Recent legislation in North America suggests stricter control will soon be put on the release of nitrogen and P-laden greenhouse wastewater into the environment (OGVG, 2012). Unlike nitrogen, conventional treatment systems for greenhouse wastewater, namely constructed wetlands, cannot effectively remove P (Vymazal, 2007). Concentrations of orthophosphate-derived P (PO4-P), the most common form of P in used greenhouse nutrient solution (which will be referred to as greenhouse wastewater), are typically around 30–60 mg·L−1 (Gagnon et al., 2010; MOE, 2012; Prystay and Lo, 2001), but can be as high as 370 mg·L−1 P (Saxena and Bassi, 2012). In Ontario, a total P limit of 1.0 mg·L−1 is usually imposed on industries discharging to surface water to prevent damage to aquatic ecosystems (MOEE, 1994), suggesting technology will be needed to drastically reduce [P] in greenhouse wastewater.
Phosphate precipitation using lime addition is one of the most basic and widely used methods for P treatment in other wastewater types (de-Bashan and Bashan, 2004; Pratt et al., 2012), and can achieve >99% soluble P removal in greenhouse wastewater (Dunets and Zheng, 2014).

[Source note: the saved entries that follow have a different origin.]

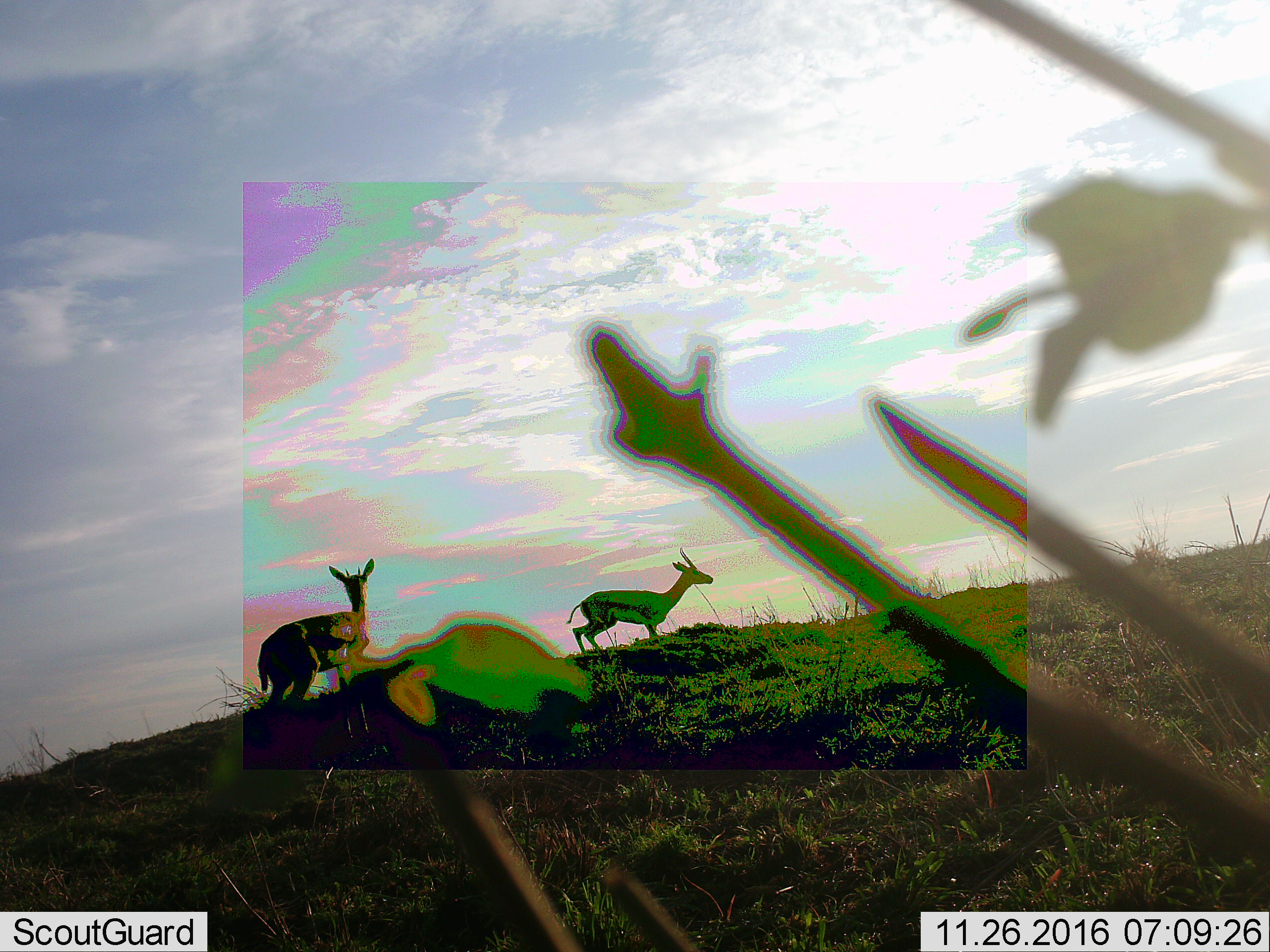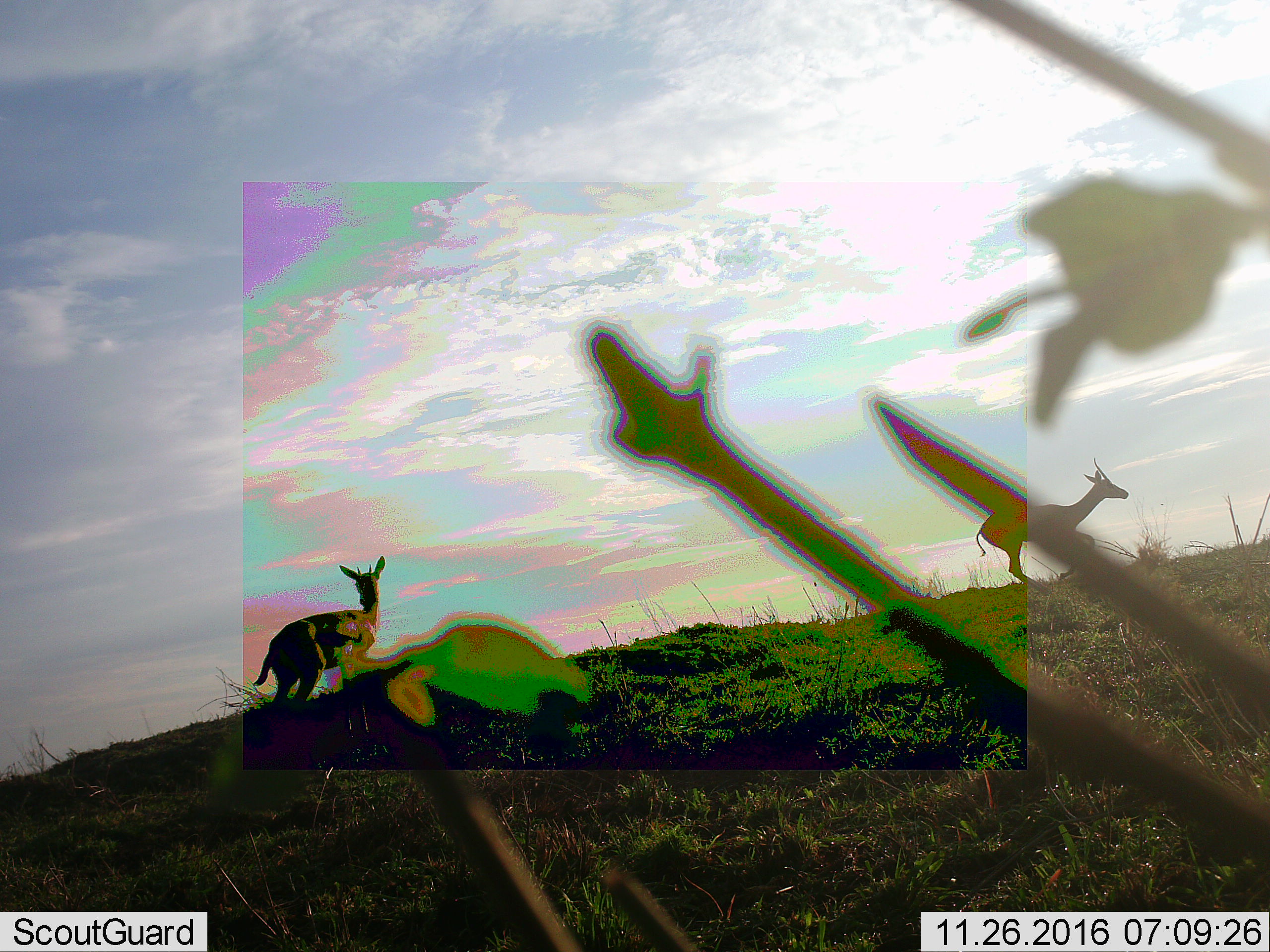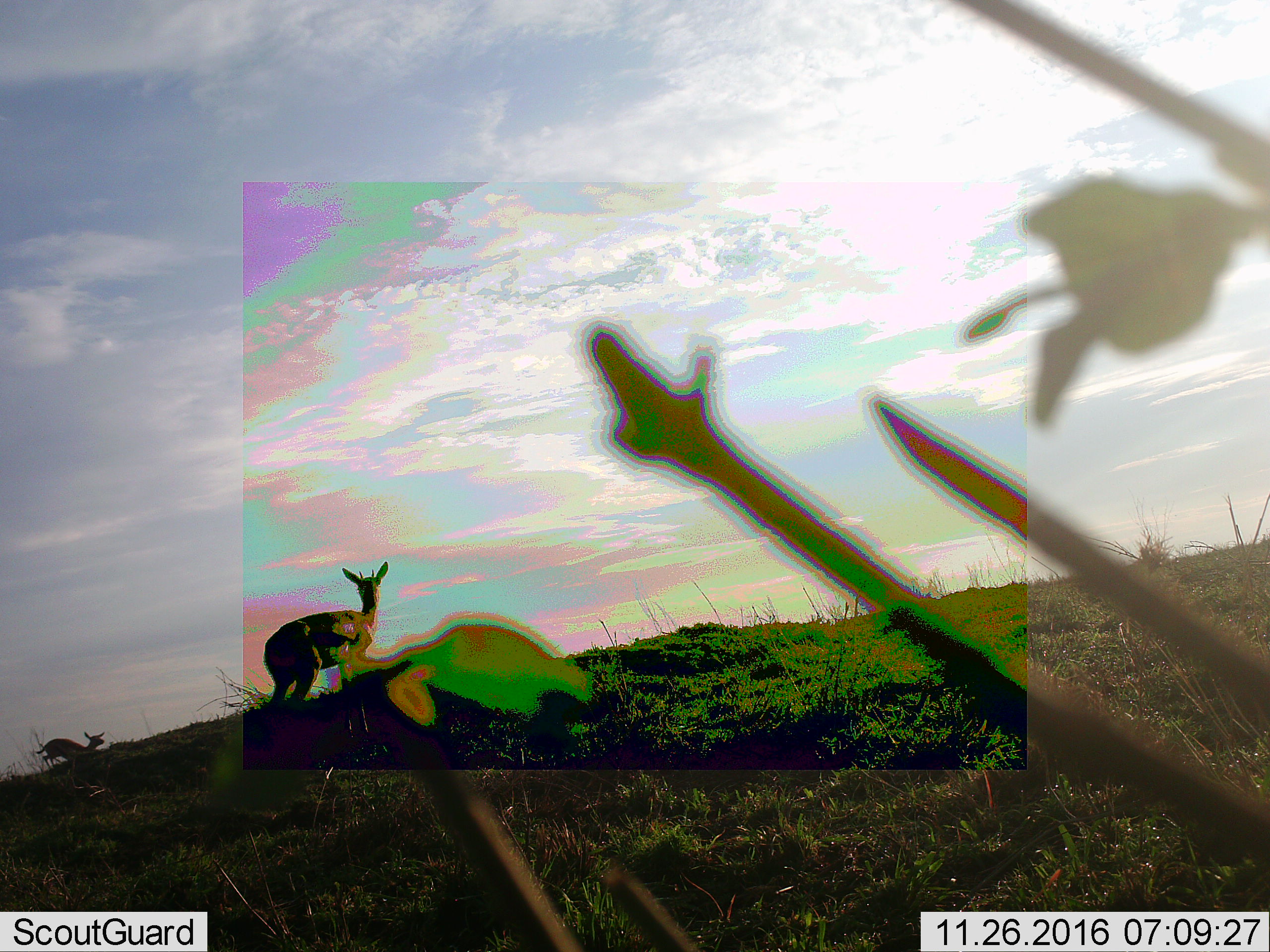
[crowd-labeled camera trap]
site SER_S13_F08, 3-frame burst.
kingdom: Animalia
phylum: Chordata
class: Mammalia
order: Artiodactyla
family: Bovidae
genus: Eudorcas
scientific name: Eudorcas thomsonii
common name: thomson's gazelle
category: gazellethomsons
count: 3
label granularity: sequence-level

Interactions of fine precipitate with organic material cause issues with separation of precipitated P in other wastewater types (de-Bashan and Bashan, 2004; Pratt et al., 2012; Valsami-Jones, 2001). However, due to the typically low organic (Gagnon et al., 2010; Prystay and Lo, 2001; Saxena and Bassi, 2012) and very high nutrient content of greenhouse wastewater, there is potential to not only efficiently remove but also recover large amounts of P as largely pure calcium phosphate (Ca-P) precipitate that has great potential to be reused as fertilizer. Recovery is currently a major research interest as P is a valuable nonrenewable resource (Valsami-Jones, 2001). As greenhouse wastewater contains high concentrations of all plant nutrients, recovered precipitate could be a source of other nutrients (such as K, Mg, and micronutrients) in addition to Ca and P through substitution in the Ca-P mineral structure and formation of other precipitates (Saxena and Bassi, 2012; Yi et al., 2005).
However, potential issues with fine Ca-P precipitate separation and optimizing recovery while simultaneously meeting low P limits in a low-organic, high-P wastewater such as greenhouse wastewater have yet to be investigated. Depending on particle size and separation rate of fine precipitate, which may be affected by wastewater composition (such as carbonate and Mg content; Valsami-Jones 2001), accommodating extended settling time required for full separation may not be efficient. A combined method of precipitation followed by a flocculation step to gather fine precipitate into larger flocs and speedup settling could aid in streamlining the separation and recovery process. Readily available, low-cost biopolymers such as starch (Vandamme et al., 2009), chitosan (Roussy et al., 2004), various types of gum (Gupta and Ako, 2005), and alginate (Renault et al., 2009) are promising flocculant options as they are readily biodegradable and pose no environmental hazard in discharged wastewater.
A combined precipitation/flocculation separation process using lime and a low-cost, biodegradable flocculant must be investigated as a potential optimized P recovery method specifically suited to greenhouse wastewater. An optimal separation process should reduce total P in wastewater to low levels (<1 mg·L−1) required to prevent environmental damage, minimize P separation time, and retrieve a product with a nutrient composition that makes it valuable as a fertilizer. The aim of this study was to evaluate the capacity of different lime/flocculant combinations to meet these criteria by examining separation dynamics in real and model wastewaters of varying composition, as well as analyzing nutrient composition of the retrieved precipitate to determine viability for reuse.